Investor sentiment has always been a critical driver in the crypto space. Both positive and negative sentiment influence ongoing trends — be they price movements, product launches or regulations. In 2022, sentiment worldwide suffered as major crypto firms and ecosystems collapsed, further straining investors amid an unforgiving bear market.
While many showed resilience as Terraform Labs, Celsius and Voyager, among others, closed down, Sam Bankman-Fried’s alleged misappropriation of FTX customers’ funds drove even the most die-hard crypto investors to question the integrity of those running the show.
A series of scams, crashes, bankruptcy filings and court cases have forced investors to rethink how they store crypto and seek accountability from crypto exchanges. Proof of reserves (PoR) became the de facto standard adopted widely among crypto exchanges to publicly showcase and reassure investors that funds exist.

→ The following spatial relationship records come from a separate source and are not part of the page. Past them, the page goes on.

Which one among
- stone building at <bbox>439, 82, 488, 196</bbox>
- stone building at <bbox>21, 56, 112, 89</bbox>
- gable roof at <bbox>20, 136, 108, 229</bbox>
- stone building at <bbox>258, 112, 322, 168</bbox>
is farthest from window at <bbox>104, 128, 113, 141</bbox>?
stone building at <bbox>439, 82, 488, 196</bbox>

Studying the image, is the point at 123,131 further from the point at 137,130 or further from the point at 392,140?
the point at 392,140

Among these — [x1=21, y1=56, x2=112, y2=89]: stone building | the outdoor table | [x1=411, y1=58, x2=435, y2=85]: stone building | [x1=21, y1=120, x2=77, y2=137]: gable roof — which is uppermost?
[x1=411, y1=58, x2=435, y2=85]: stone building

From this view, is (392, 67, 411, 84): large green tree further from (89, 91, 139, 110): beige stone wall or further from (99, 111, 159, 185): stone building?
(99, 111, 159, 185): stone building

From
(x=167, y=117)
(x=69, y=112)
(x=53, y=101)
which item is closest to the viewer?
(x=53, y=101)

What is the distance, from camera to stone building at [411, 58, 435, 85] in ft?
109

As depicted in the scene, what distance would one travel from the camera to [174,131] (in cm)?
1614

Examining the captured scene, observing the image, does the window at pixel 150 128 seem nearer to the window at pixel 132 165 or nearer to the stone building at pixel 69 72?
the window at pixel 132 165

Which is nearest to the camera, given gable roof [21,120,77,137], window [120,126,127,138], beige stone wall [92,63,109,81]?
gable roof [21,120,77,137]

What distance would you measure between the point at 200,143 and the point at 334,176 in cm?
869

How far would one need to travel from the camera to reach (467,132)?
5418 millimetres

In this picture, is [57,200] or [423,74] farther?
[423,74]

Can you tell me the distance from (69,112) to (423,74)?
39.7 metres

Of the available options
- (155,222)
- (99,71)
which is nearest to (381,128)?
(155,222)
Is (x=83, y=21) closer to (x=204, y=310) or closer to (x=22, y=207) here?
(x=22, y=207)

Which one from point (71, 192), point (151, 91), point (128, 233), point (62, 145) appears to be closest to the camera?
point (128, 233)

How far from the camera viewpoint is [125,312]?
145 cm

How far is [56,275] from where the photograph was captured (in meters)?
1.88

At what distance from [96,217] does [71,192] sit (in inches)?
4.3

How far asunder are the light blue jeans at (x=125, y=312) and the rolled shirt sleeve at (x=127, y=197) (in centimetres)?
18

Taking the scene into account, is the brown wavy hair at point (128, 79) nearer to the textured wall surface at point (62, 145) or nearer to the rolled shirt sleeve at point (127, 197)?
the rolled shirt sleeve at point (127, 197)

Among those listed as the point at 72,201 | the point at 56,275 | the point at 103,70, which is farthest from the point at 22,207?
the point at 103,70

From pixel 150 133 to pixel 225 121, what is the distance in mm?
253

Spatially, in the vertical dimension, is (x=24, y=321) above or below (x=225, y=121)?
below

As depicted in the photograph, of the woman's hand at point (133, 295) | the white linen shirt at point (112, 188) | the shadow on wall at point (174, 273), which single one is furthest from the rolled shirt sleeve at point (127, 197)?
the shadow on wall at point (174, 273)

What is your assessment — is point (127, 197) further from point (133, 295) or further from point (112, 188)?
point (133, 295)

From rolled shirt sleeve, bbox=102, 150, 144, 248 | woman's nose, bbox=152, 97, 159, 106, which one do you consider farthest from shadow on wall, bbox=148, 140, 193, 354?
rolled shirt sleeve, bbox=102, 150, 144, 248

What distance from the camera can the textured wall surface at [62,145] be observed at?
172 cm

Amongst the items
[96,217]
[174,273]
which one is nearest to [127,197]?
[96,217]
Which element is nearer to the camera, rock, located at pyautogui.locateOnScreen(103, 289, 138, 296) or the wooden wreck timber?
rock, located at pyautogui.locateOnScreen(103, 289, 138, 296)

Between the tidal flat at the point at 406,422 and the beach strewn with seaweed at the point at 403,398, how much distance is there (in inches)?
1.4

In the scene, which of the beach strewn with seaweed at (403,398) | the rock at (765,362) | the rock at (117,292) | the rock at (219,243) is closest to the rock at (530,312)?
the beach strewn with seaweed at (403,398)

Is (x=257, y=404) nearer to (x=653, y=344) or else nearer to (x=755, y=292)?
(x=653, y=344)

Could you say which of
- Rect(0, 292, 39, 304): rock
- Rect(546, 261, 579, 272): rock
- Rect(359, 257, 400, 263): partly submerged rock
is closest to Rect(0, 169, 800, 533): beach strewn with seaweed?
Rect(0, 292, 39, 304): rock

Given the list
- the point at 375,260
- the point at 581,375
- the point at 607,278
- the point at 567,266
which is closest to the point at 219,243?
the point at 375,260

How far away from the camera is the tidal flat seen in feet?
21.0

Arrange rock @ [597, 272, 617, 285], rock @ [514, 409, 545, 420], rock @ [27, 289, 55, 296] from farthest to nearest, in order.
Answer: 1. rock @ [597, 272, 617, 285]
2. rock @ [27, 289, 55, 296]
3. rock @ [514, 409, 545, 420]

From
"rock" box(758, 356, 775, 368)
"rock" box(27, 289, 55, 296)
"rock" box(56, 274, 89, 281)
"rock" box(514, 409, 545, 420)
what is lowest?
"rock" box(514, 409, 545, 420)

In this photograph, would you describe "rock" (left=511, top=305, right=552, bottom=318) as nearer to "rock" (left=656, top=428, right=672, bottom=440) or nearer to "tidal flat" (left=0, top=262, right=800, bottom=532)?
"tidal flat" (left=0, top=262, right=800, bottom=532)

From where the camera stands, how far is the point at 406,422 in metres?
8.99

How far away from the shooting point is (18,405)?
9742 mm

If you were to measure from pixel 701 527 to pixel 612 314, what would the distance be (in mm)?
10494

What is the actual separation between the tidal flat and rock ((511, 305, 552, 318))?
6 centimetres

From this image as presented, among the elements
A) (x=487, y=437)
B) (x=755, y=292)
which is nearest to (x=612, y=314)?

Sumit Gupta, co-founder and CEO of CoinDCX — a Mumbai-based crypto exchange — has opted for the same approach of being transparent with investors. Speaking to Cointelegraph, Gupta discussed the thought process behind proof-of-reserves standards, healing investor sentiment, a new era of trust-building and more.
Cointelegraph: While many exchanges have opted to reveal their proof of reserves, the outflow of assets from exchanges remains a growing trend. Do you think this new standard will help regain investors’ trust?
Sumit Gupta: The collapse of FTX, which is actually a case of malpractice and manipulation of the market, has shaken the industry. Unfortunately, the fiasco has been linked to the integrity of the crypto market, questioning the safety and security of crypto assets.